Sharon Kirkey
Montreal researchers are reporting on the curious case of a Quebec man apparently cured of a cocaine addiction following a stroke.
Although it’s based on a single case report, the finding could set the foundation for more research into whether it’s possible to target and treat the underlying brain regions behind drug abuse, possibly with deep brain stimulation.
The case involves a 45-year-old man who had been addicted to cocaine since he was 24, injecting or snorting up to seven grams a day.
Twenty-one months ago, he experienced a stroke affecting the basal ganglia, large clusters of nerve cells located deep in the brain that receive dopamine — the neurotransmitter involved in the brain’s pleasure and reward system that’s important for addictive behaviors.
When people do something pleasurable, the brain releases a surge of dopamine that reinforces that behavior, said lead researcher Dr. Sylvain Lanthier, an associate professor at the University of Montreal and director of the neurovascular program at Centre hospitalier de l’Universite de Montreal.

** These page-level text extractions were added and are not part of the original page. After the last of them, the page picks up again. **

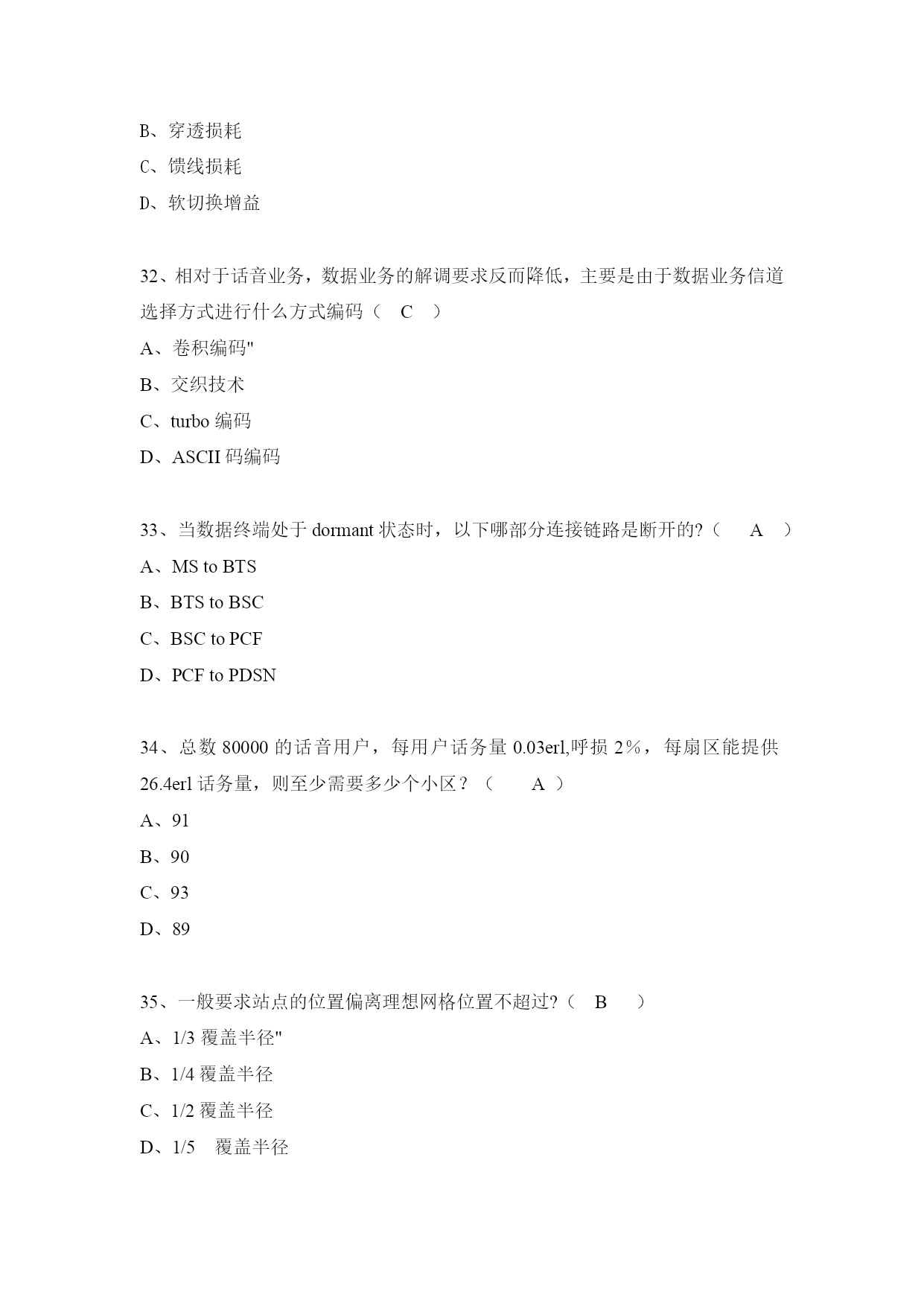 B、穿透损耗

C、馈线损耗

D、软切换增益

32、相对于话音业务，数据业务的解调要求反而降低，主要是由于数据业务信道选择方式进行什么方式编码（ C ）

A、卷积编码"

B、交织技术

C、turbo 编码

D、ASCII 码编码

33、当数据终端处于 dormant 状态时，以下哪部分连接链路是断开的?（ A ）

A、MS to BTS

B、BTS to BSC

C、BSC to PCF

D、PCF to PDSN

34、总数 80000 的话音用户，每用户话务量 0.03erl,呼损 2%，每扇区能提供 26.4erl 话务量，则至少需要多少个小区？（ A ）

A、91

B、90

C、93

D、89

35、一般要求站点的位置偏离理想网格位置不超过?（ B ）

A、1/3 覆盖半径"

B、1/4 覆盖半径

C、1/2 覆盖半径

D、1/5 覆盖半径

Cocaine enhances the effects of dopamine, but it’s short-acting. “You have a big rush of dopamine, and then suddenly it goes away,” Lanthier said. “That’s why you feel the need to use again.”

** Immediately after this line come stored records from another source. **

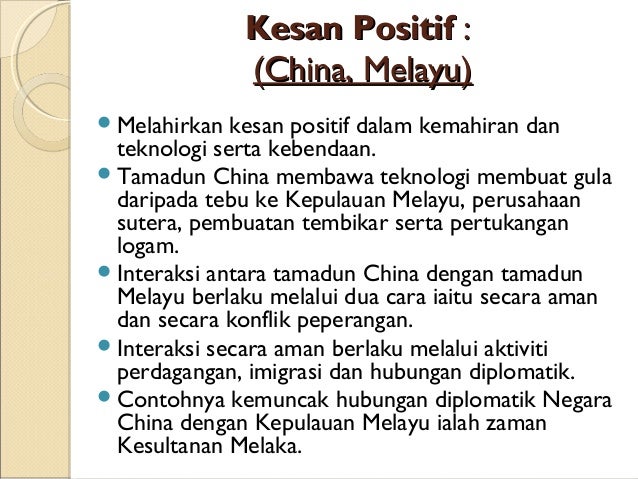 Kesan Positif :
(China, Melayu)

Melahirkan kesan positif dalam kemahiran dan teknologi serta kebendaan.

Tamadun China membawa teknologi membuat gula daripada tebu ke Kepulauan Melayu, perusahaan sutera, pembuatan tembikar serta pertukangan logam.

Interaksi antara tamadun China dengan tamadun Melayu berlaku melalui dua cara iaitu secara aman dan secara konflik peperangan.

Interaksi secara aman berlaku melalui aktiviti perdagangan, imigrasi dan hubungan diplomatik.

Contohnya kemuncak hubungan diplomatik Negara China dengan Kepulauan Melayu ialah zaman Kesultanan Melaka.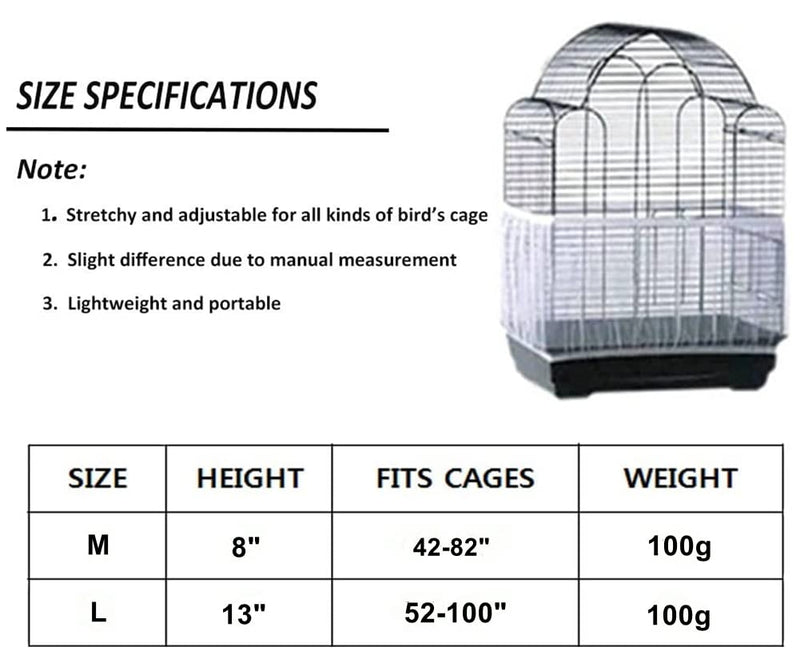 SIZE SPECIFICATIONS

Note:

1. Stretchy and adjustable for all kinds of bird's cage

2. Slight difference due to manual measurement

3. Lightweight and portable

| SIZE | HEIGHT | FITS CAGES | WEIGHT |
|---|---|---|---|
| M | 8" | 42-82" | 100g |
| L | 13" | 52-100" | 100g |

In an abstract presented at the recent Canadian Stroke Congress in Calgary, Lanthier’s team reported that, “remarkably, (the man) reported no further craving for cocaine following stroke onset.”
He scored nine out of 10 on a drug abuse screening test pre-stroke, “indicating a severe level of problems related to drug use,” the researchers wrote, and a zero out of 10, post-stroke.
“The man doesn’t experience any craving, any sensation that he needs to take cocaine,” Lanthier said.
The patient experienced some temporary paralyses on his right side, but recovered rapidly. There were no lingering “deficits” or side effects, Lanthier reports, save for one: the man developed “micrographia”, abnormally small hand writing.
It’s believed to be the first reported case of cocaine addiction relieved by a stroke.
“It highlights the fact that certain areas of brain are very important for the experience of the ‘high’ that comes from cocaine and substance use,” says Dr. Mark Bayley, medical director of the brain and spinal cord rehabilitation program at the UHN-Toronto Rehab Institute
“It tells us that these neurotransmitters that are triggered by cocaine can be blocked.”
One way of blocking those pathways might be via deep brain stimulation, or DBS, an experimental treatment that uses electrical currents to reset the brain. DBS is being tested on patients with severe depression, Parkinson’s and Alzheimer’s disease.
Current addiction treatments primarily involve a combination of cognitive behavioral therapy, or talk therapy, and anti-depressants.
“We like to say in neurology that you learn neurology one stroke at a time,” said Dr. Michael Hill, director of the acute stroke unit at Foothills Medical Centre in Calgary.
“There are lots of examples where someone has a small stroke in just the right location to give them a specific change in behavior, or specific cognitive deficit.” Hill once saw an accountant who had a stroke while working on someone’s taxes. He suddenly could no longer add and subtract numbers.
“What’s novel about this (the Quebec case) is that it’s pretty unusual to have the circumstance where someone is a former abuser of illicit drugs and then has a stroke which impairs their desire to even consider taking those drugs again,” Hill said.
“It’s pretty cool. It helps us understand more about how these things work,” Hill said.
Different parts of the brain are responsible for different functions, he said. It’s not always the same in every person, but it’s similar enough that, “if there is a common location where people display addictive behaviors, it might be possible to modulate that with a stimulator.”